At the last two Summits of the Americas in Santiago, Chile (1998)
and Quebec last month, Washington has sought to give the OAS
executive powers to intervene in countries to protect
"democracy."
"Threats to democracy today take many forms," reads the
Declaration of Quebec City. "To enhance our ability to respond to
these threats, we instruct our Foreign Ministers to prepare, in
the framework of the next General Assembly of the OAS, an
Inter-American Democratic Charter to reinforce OAS instruments
for the active defense of representative democracy." Seeing the
interventionist danger of this clause, Venezuela's Hugo Chavez
refused to endorse it. Aristide should have been as
perspicacious.
Finally, signs from the neighboring Dominican Republic are not
encouraging. Last week, President Hipolito Mejia met with members
of Haiti's opposition. Repeatedly, he and other Dominican
authorities have called on the "international community" to "take
into hand the matter of Haiti," which can also be interpreted as
calls for intervention.
Finally "at the Radisson Hotel in San Salvador where he is
staying, Mejia met with brothers Cesar and Rafael Lopez,
Dominican nationals who are working for the US Attorney General's
office in a program to help the Salvadoran government restructure
its police force," reports "Weekly News Update on the Americas"

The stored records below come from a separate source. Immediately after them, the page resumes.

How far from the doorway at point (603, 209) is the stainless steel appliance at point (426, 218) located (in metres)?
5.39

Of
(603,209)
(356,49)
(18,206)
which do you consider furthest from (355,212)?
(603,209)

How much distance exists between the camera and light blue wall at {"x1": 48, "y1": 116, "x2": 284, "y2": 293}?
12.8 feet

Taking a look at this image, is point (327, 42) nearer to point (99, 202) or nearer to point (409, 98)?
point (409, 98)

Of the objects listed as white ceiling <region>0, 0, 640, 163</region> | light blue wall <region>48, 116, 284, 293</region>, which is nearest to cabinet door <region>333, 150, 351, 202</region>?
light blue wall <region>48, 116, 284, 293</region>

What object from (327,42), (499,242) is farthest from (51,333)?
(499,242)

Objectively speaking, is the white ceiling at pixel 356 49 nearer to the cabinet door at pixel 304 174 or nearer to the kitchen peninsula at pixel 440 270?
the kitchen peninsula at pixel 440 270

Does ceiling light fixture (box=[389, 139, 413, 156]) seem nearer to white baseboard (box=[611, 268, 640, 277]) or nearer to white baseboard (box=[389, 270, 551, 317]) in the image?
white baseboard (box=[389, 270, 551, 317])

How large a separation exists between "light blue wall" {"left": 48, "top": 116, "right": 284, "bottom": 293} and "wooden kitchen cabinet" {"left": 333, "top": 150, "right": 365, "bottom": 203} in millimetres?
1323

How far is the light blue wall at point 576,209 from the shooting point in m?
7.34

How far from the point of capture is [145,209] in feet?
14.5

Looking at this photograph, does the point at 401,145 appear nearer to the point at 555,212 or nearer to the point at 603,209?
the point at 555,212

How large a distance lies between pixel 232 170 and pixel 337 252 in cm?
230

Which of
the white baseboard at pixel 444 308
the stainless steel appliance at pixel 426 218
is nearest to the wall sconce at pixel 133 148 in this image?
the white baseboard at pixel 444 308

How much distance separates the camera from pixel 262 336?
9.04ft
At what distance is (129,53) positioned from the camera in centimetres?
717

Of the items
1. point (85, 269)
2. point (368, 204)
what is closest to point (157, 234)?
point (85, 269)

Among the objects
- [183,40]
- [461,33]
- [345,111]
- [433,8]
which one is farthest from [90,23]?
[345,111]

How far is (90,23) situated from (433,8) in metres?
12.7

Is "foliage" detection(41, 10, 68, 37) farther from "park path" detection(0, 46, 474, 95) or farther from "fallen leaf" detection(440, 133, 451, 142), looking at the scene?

drawing from the May 26 Dominican daily Hoy. "The Lopez brothers
previously worked for the US Special Forces "Delta" unit, based
in Panama. Mejia did not confirm or deny rumors that the two
might be invited to the Dominican Republic as advisers to help
implement a reform process in the National Police." Training
police is often a cover for Special Forces, which primarily
specialize in insurgencies and counter-insurgencies, again
suggesting Haiti. Furthermore, according to Narciso Isa Conde,
leader of the Dominican front Fuerza de la Revolucion, Mejia
recently renewed an accord with the Washington, originally drawn
up during the coup in 1991, whereby U.S. can use any Dominican
port, airfield, or territory to launch actions against Haiti.
Whatever deals are made or not made in the next days, the Gaviria
mission will report to the OAS General Assembly in Costa Rica
from Jun. 3-5, where Haiti promises to be high on the agenda.